How Minds Change – A Review

This month, we are focusing on Challenging Conversations. In our Navigating Challenging Conversations workshop, we take you through the experience of working through conversations that are at an impasse to practice finding common ground, listening actively, and noticing your own biases—all very important steps to making a much-needed connection. But first, we want to share a resource that greatly impacted us.

Review of How Minds Change

When my brother-in-law George was in hospice, I would visit with him often. One day, when I entered his room, he was reading “How Minds Change: The Surprising Science of Belief, Opinion, and Persuasion” by David McRaney. I commented that this book looked interesting, and he told me it was. He said a friend gave it to him, and he was beginning to read it, and so far, he liked it. We spoke about it briefly, and as a communication coach, I was interested in learning more. Sadly, George never finished the book, but after he passed, his wife, my husband’s sister, asked me if I would like it.  I told her yes and took the book home.

“How Minds Change” is a fascinating look at the science behind what we believe and why we sometimes hold onto these beliefs for dear life. McRaney begins by sharing a story about Charlie Veitch, a well-known conspiracy theorist and a Truther who changed his mind. This sets up the rest of the book. While most conspiracy theorists never change their minds, no matter how many facts and science they are presented with, Charlie Veitch changes his mind. How did that happen?

Throughout “How Minds Change,” McRaney takes readers on a journey through his encounters with a diverse range of experts, including scientists, psychologists, neuroscientists, activists, cult members, and conspiracy theorists. These interactions provide a credible and insightful exploration of what it takes to alter a person’s beliefs. McRaney shares intriguing research and compelling real-life stories that shed light on the inner workings of our brains and minds, our steadfast attachment to our beliefs, and the strategies for inducing belief change and persuasion.

What impacted me most was learning that you cannot change people’s minds with facts and alternative ideas; you need understanding and empathy. You must find common ground, listen, and share your own stories.  And, of course, all this takes time and considerable effort. The book is excellent and a must-read for anyone frustrated by the lack of conversation and dialogue in today’s environment.

At Exact Communication, we teach a Navigating Challenging Conversations workshop. In this workshop, participants learn how to recognize and connect through shared values and practice compassionate listening. The improv exercises help them find common ground and learn to reflect on what their conversation partners say. They practice having conversations where they discover that taking care of their conversation partner is their key goal in any conversation.

“How Minds Change” is excellent for understanding the concepts behind challenging conversations and approaches experts have found to help reestablish connection and trust.
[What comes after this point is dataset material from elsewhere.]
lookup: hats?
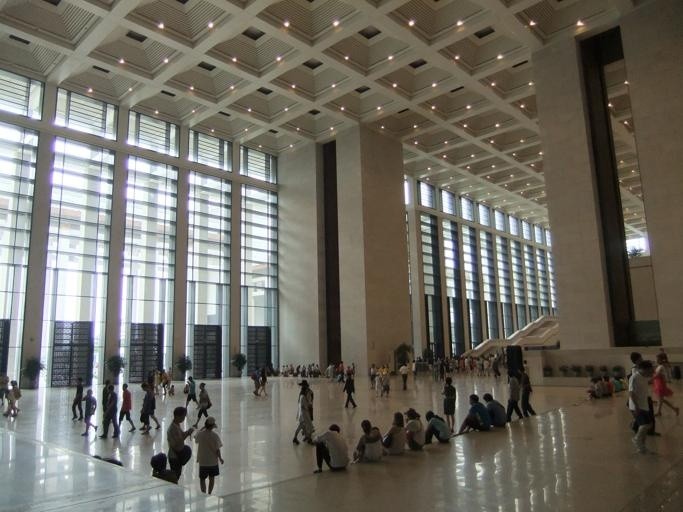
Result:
[206,416,218,428]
But, without putting these ideas and strategies into actual practice in a safe scenario, without going through the experience of feeling defensive, acknowledging your biases, and really hearing what the other person is saying and why, they remain theoretical and not integrated as a habit of mind. These approaches are more complex than you think and must be practiced. This is why we teach the Navigating Challenging Conversations workshop.